Desde entonces, gobernantes, políticos, medios de comunicación y analistas están pendientísimos de lo que indican las encuestas. Unos elaboran sus planes y discursos y otros sus reflexiones y comentarios, tomando en cuenta en primerísimo lugar los resultados de los estudios de opinión. Incluso, en los partidos políticos se ha generalizado la práctica de elegir candidatos a puestos de elección conforme a los fallos emitidos por las empresas encuestadoras. Así –dicen—, “se abren a la sociedad”. En realidad, con ello entregan su capacidad de decisión a los poderes fácticos dominantes, particularmente a los poderosos medios electrónicos de comunicación.
Los estudios de opinión bien formulados y aplicados (“no cuchareados”, como diría el Peje) recogen creencias, valoraciones, gustos, prejuicios, opiniones o sentires, sobre asuntos puntuales que prevalecen en un momento dado en determinados conjuntos o universos sociales. Son como una instantánea de una porción del sentir social. Ciertamente, dicen “entre fulanito y menganito” la mayoría prefiere a “fulanito”, “el menos malo es perenganito” y, también, “tal partido es peor que aquel otro”. No obstante, el problema de fondo es: ¿quién construye las simpatías, preferencias, imagen, gustos? Sin lugar a dudas: los medios de comunicación.
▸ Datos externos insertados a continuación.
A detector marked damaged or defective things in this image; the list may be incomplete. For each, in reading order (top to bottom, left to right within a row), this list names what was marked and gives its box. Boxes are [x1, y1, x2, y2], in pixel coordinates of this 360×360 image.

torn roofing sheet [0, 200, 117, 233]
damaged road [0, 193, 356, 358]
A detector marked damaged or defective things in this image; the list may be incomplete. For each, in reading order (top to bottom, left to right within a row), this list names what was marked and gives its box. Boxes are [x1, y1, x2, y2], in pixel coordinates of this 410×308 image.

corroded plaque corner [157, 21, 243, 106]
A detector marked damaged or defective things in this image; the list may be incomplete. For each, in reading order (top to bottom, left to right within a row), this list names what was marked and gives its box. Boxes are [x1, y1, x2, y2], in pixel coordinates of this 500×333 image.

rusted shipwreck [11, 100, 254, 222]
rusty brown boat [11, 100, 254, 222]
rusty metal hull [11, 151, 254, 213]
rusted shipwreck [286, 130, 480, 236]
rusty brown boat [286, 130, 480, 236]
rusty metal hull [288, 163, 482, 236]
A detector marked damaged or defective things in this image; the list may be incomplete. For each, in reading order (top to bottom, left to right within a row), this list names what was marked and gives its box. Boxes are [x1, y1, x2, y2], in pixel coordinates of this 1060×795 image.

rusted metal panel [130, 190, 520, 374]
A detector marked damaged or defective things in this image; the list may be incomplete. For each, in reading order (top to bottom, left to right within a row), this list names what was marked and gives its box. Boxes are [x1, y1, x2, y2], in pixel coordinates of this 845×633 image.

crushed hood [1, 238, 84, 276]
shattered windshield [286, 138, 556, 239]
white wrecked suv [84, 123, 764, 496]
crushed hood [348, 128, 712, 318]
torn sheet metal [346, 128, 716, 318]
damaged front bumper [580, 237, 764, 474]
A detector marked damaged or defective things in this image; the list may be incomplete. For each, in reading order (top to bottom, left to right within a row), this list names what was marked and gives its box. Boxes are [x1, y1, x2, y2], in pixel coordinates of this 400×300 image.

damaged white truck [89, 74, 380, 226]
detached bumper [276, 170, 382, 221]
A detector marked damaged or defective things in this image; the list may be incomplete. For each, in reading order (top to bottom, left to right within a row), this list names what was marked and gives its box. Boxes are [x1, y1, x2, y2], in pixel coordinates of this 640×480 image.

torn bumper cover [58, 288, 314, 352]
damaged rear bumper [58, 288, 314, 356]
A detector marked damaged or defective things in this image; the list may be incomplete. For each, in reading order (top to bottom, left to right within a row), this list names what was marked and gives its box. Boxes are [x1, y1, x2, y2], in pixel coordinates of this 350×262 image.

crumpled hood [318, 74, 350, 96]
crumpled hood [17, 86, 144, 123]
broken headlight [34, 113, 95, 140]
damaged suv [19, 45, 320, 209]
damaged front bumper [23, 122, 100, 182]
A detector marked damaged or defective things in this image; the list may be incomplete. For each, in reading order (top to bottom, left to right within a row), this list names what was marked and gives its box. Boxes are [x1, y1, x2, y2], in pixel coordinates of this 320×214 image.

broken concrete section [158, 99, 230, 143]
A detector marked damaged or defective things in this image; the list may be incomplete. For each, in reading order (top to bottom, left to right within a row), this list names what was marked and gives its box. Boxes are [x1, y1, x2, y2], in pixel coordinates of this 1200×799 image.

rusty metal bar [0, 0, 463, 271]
La radio y la televisión cumplen la función de sostener y recrear los consensos sociales, ideológicos y políticos fundamentales; es decir, los valores esenciales, la concepción de vida y los modos de pensamiento propios de esta sociedad. Para cumplir tal empresa legitimadora cuentan con un vasto arsenal de posibilidades que van de la cotidiana identificación de libertad, bienestar y justicia con empresa privada, pasando por una tolerancia controlada hacia opiniones disidentes que les permite alimentar un espejismo de imparcialidad y de objetividad (que se detiene donde terminan los consensos básicos), hasta la machacona difusión de mensajes, series, contenidos y símbolos que inculcan el conformismo, la indiferencia y la banalidad.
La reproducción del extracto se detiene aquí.